Haftanın farklı günlerinde kent merkezi ile çevre ilçe ve beldelerden katılan kursiyerle süren eğitim, yıl boyunca devam ediyor.
Müzenin kurucusu Gül, 2005'te açtıkları müzede kitre bebeklerle savaşları, gelenekleri ve kültürel yaşam koşullarını anlatmaya çalıştıklarını söyledi.
Kitrenin pamuklu kumaşlara uygulanması halinde uzun yıllar bozulmadan özelliklerini koruyabildiğini anlatan Gül, bu sanatı başkalarına öğretiyor olmanın kendisini mutlu ettiğini dile getirdi.
El sanatına ilgi duyan herkesi müze ve atölyede ağırlamak istediklerini kaydeden Gül, şöyle konuştu:
"Kitre bebek, bugün toplumun çok bilmediği eski bir sanat. Anadolu'nun birçok yerinde bulunan keven bitkisi, geçmişte yağlı olduğu için yakıt ve aydınlatmada kullanılmış. Kitre, kevenin öz sütüyle yapılıyor. Kitre bebeklerle 1980 öncesinde tanışmıştım. Hikaye ve masalları annem bize bebeklerle anlatırdı, benim için farklı bir değeri var. Çocuklar üzerindeki etkilerini bildiğim bebeklerin yüz ifadelerini verebilmek için kitreyle uygulamaya başlamıştım. Çok değerli öğrencilerimiz bulunuyor ve her birinin mesleği var ama bu sanatın farkındalar. İşten çıktıktan sonra ve hafta sonları geliyorlar. Onlara aktarıyorum, onlar da gelecek nesillere aktarmak için çabalıyorlar. Bu beni son derece mutlu ediyor."
Gül, öğrencilerinin ortaya çıkardığı eserlerden oluşan sergiyi gelecek haftalarda açmayı planladıklarını da dile getirdi.
KİTRE BEBEKLERİN ÜRETİMİNDE ATIK MALZEMELER DEĞERLENDİRİLİYOR
Güzellik uzmanı olarak çalışan kursiyer Seda Korkmaz, mesaiden arta kalan vakitlerini kursta değerlendirdiğini belirtti.
Daha önce müzeye gezme amaçlı geldiğini aktaran Korkmaz, "Bebeklerin yüzleri dikkatimi çekince ben de öğrenmek istedim. Böyle şeylerin unutulmaması lazım. Yaptığım bebeklerle sergilere katılmak isterim. İsraf olan bir şey yok, atık malzemelerle içini doldurup sonra dikip kıyafetlerini hazırlıyoruz." ifadelerini kullandı.
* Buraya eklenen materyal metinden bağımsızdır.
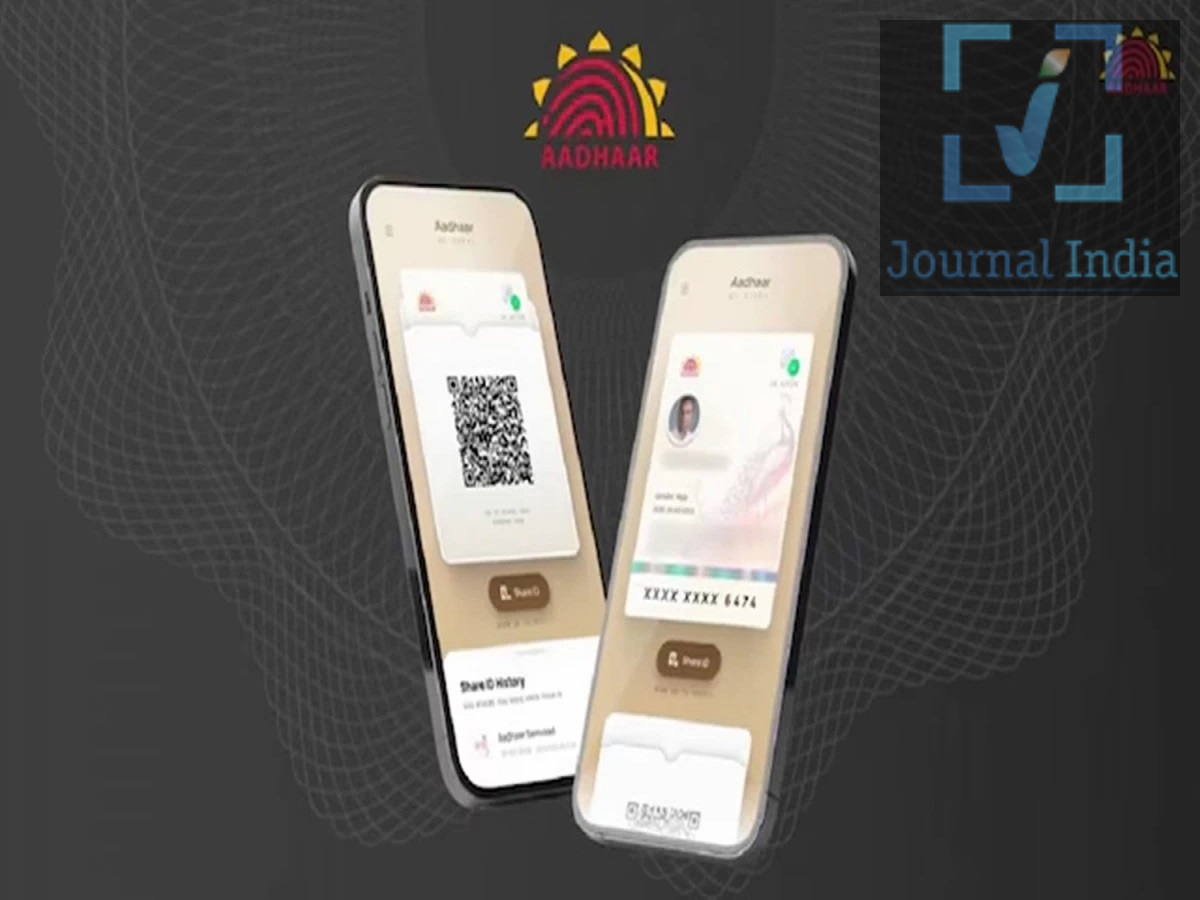 Aadhaar Update &ndash; आधार ऐप के जरिए वेरिफिकेशन करना TOTP की मदद से आसान, जानिए पूरी डिटेल्स दोस्तो आधार कार्ड भारतीयों के लिए बहुत ही जरूरी हैं, हमें कई ऑनलाइन सेवाओं का इस्तेमाल करने के लिए आधार-आधारित वेरिफिकेशन ज़रूरी है, लेकिन OTP (वन-टाइम पासवर्ड) मिलने में देरी होने से कभी-कभी यह प्रक्रिया रुक सकती है। ऐसे में वेरिफिकेशन को आसान बनाने के लिए, आधार ऐप TOTP (टाइम-बेस्ड वन-टाइम पासवर्ड) फ़ीचर देता है। इससे यूज़र्स SMS का इंतज़ार किए बिना सीधे ऐप के ज़रिए एक टेम्पररी कोड बना सकते हैं। यह फ़ीचर तब बहुत काम आता है जब मोबाइल नेटवर्क भरोसेमंद न हो। आइए जानते हैं इसके बारे में पूरी डिटेल्स आधार TOTP क्या है और यह कैसे काम करता है? TOTP का मतलब है टाइम-बेस्ड वन-टाइम पासवर्ड। यह एक टेम्पररी वेरिफिकेशन कोड है जो समय-आधारित एल्गोरिदम का इस्तेमाल करके बनाया जाता है। आधार TOTP की मुख्य विशेषताएँ इस प्रकार हैं: - 8-अंकों का वेरिफिकेशन कोड: आधार ऐप आठ अंकों का कोड बनाता है। - हर 30 सेकंड में बदलता है: कोड कुछ समय बाद अपने आप रिफ्रेश हो जाता है। - SMS की ज़रूरत नहीं: कोड बनाने के लिए यूज़र्स को टेक्स्ट मैसेज का इंतज़ार करने की ज़रूरत नहीं होती। - नेटवर्क की समस्याओं के दौरान उपयोगी: यह तब मदद कर सकता है जब SMS मिलने में देरी हो या मोबाइल कनेक्टिविटी खराब हो। - फ़ोन का सही समय ज़रूरी: कोड के ठीक से काम करने के लिए मोबाइल डिवाइस की तारीख और समय की सेटिंग सही होनी चाहिए। TOTP फ़ीचर SMS-आधारित वेरिफिकेशन का एक विकल्प देता है, लेकिन इसका इस्तेमाल तभी किया जा सकता है जब संबंधित सेवा इस ऑथेंटिकेशन तरीके को सपोर्ट करती हो। SMS OTP की तुलना में TOTP के क्या फ़ायदे हैं? SMS-आधारित OTP मैसेज डिलीवरी पर निर्भर करते हैं, जिसमें नेटवर्क की भीड़, खराब कनेक्टिविटी या तकनीकी समस्याओं के कारण देरी हो सकती है। TOTP सीधे आधार ऐप के अंदर कोड बनाकर एक विकल्प देता है। इसके मुख्य फ़ायदे इस प्रकार हैं: - SMS का इंतज़ार नहीं: ज़रूरत पड़ने पर ऐप के ज़रिए कोड बनाएँ। - आसान वेरिफिकेशन: SMS डिलीवरी पर निर्भर हुए बिना सपोर्टेड ऑथेंटिकेशन प्रक्रियाओं को पूरा करें। - कोड बनाने के लिए नेटवर्क कनेक्शन की ज़रूरत नहीं: फ़ीचर सेट अप होने के बाद TOTP ऑफ़लाइन भी बनाया जा सकता है।  - सीमित समय वाला कोड: हर कोड सिर्फ़ कुछ समय के लिए ही मान्य होता है, इसलिए एक्सपायर हो चुके कोड का कोई फ़ायदा नहीं होता। TOTP को हर स्थिति में ज़्यादा सुरक्षित नहीं माना जाना चाहिए। यूज़र्स को अपने फ़ोन सुरक्षित रखने चाहिए, आधार ऐप का एक्सेस सुरक्षित रखना चाहिए और कभी भी अजनबियों के साथ वेरिफिकेशन कोड शेयर नहीं करना चाहिए। आधार ऐप में TOTP कैसे जनरेट करें TOTP कोड जनरेट करने के लिए इन स्टेप्स को फ़ॉलो करें: 1. ऑफ़िशियल आधार ऐप इंस्टॉल करें: पक्का करें कि आप ऑफ़िशियल ऐप स्टोर से असली ऐप का इस्तेमाल कर रहे हैं। 2. ऐप खोलें: साइन इन करें या ज़रूरी सेटअप पूरा करें। 3. डैशबोर्ड पर जाएं: संबंधित सिक्योरिटी या ऑथेंटिकेशन सेक्शन देखें। 4. TOTP ऑप्शन चुनें: अगर आपके ऐप वर्शन में यह ऑप्शन उपलब्ध है, तो &ldquo;Generate TOTP&rdquo; पर टैप करें। 5. कोड देखें: स्क्रीन पर आठ अंकों का टेम्पररी कोड दिखाई देगा। 6. कोड डालें: इसे उस वेबसाइट या सर्विस पर इस्तेमाल करें जो TOTP वेरिफिकेशन को सपोर्ट करती है, और ऐसा कोड के एक्सपायर होने से पहले करें। ऐप वर्शन के आधार पर मेन्यू के नाम अलग-अलग हो सकते हैं। अगर सर्विस सिर्फ़ SMS OTP वेरिफिकेशन देती है, तो आपको उस तरीके का इस्तेमाल करना होगा।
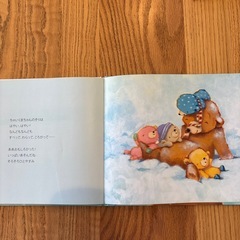 ☃️冬の絵本2冊セット🎄の画像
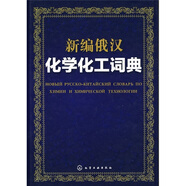 新編俄漢化學(xué)化工詞典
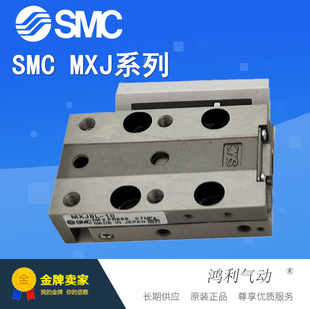 滑台气缸MXJ8L MXJ8 15N 20C 15P SMC原装 20N 20P 15C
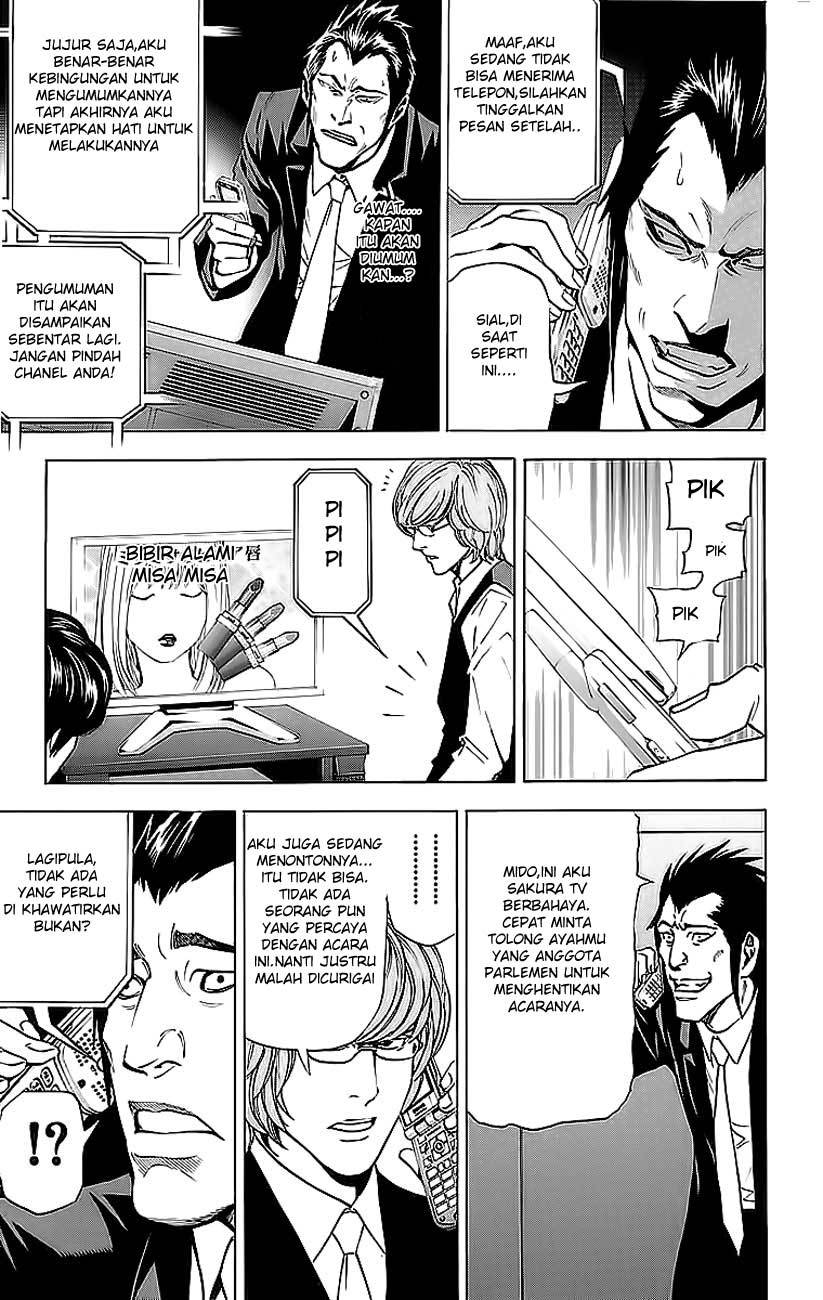 Chapter 50 - halaman 19
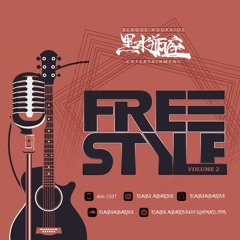 Best Of Sizzla Real Quick (Freestyle Volume Three)(Raw)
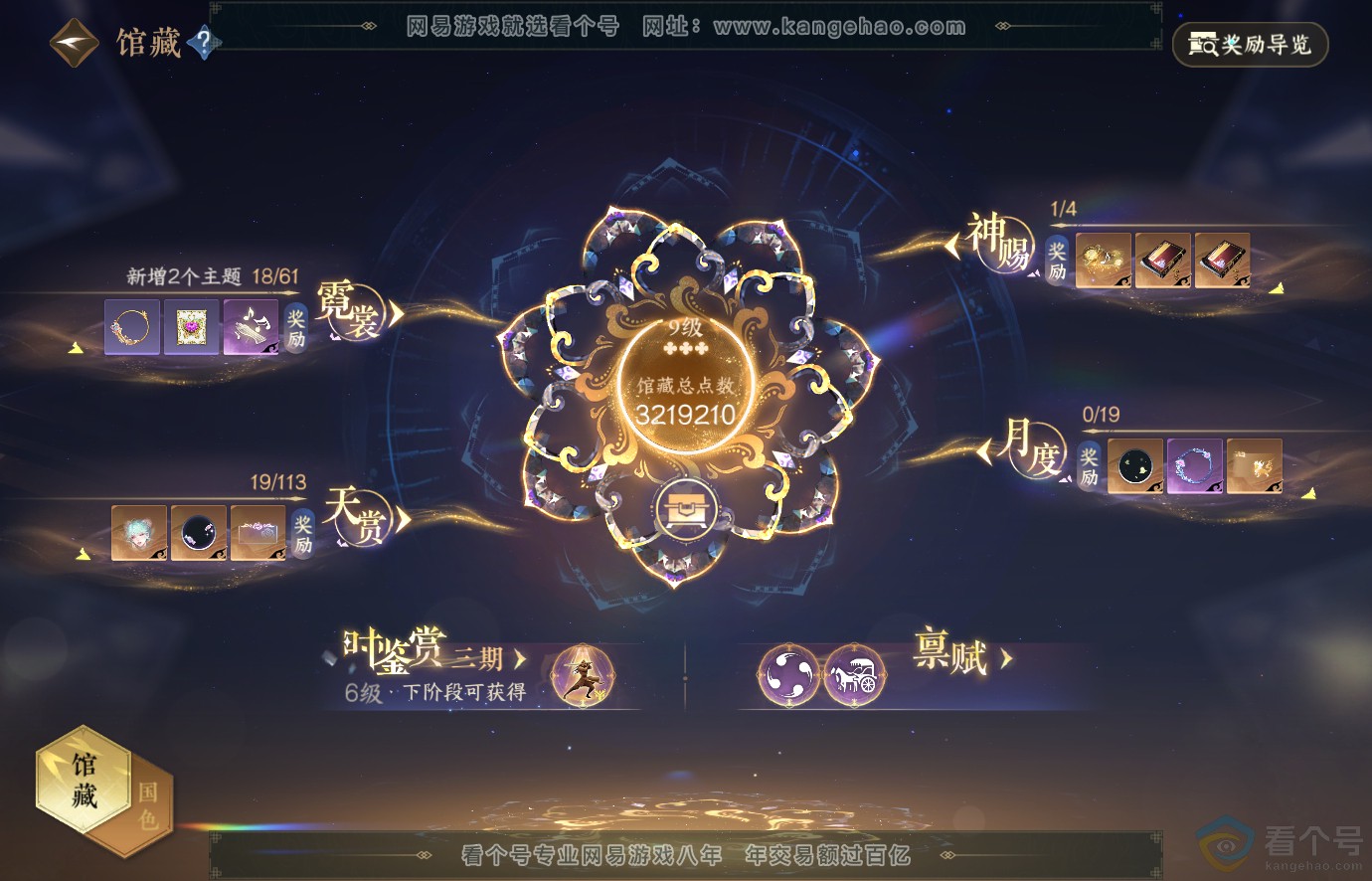 NSH313675逆水寒手游账号详情图19 NSH313675逆水寒手游账号详情图19
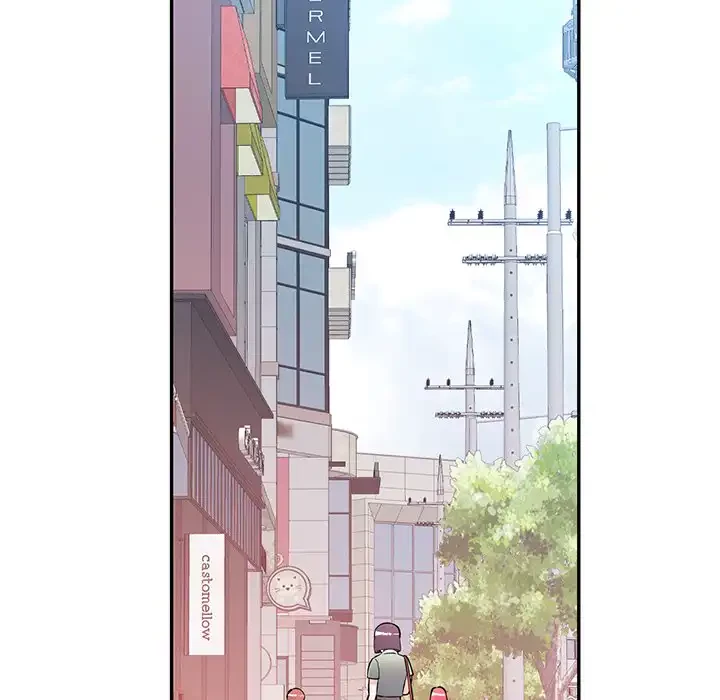 麗しのあなた 第81話 - 43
Muhasebeci Rüveyda Arıkan da bir yıldır atölye çalışmalarına katılarak sanatı öğrenmek için çaba harcadığını anlattı.
Burada atık malzemeleri değerlendirerek bebekleri yaptıklarını dile getiren Arıkan, "İşten çıkınca geliyorum. Zamanı iyi değerlendireceğim bir aktivite oluyor. Yöremizi yansıtan bebekler yapmaya çalışıyoruz. İleride farklı bir müze oluşturabilirim diye düşünüyorum." dedi.
Sosyal bilgiler öğretmeni Betül Arıkan da geçen yıl düzenlenen "Kültür Yolu Festivali"nde atölyeyi ziyaretinde sanatla tanışıp kursa katıldığını belirterek, "Daha önce hiç bilgim yoktu. Keven bitkisini biliyorduk ama kitreyi tanımıyorduk. Küçükken annem de bize bebekler yapıyordu ama burada yüz ifadesi kattığımız için insanın minyatür hali gibi tasarlanmış oluyor. Kitrenin ne amaçla kullanıldığını burada öğrendim." diye konuştu.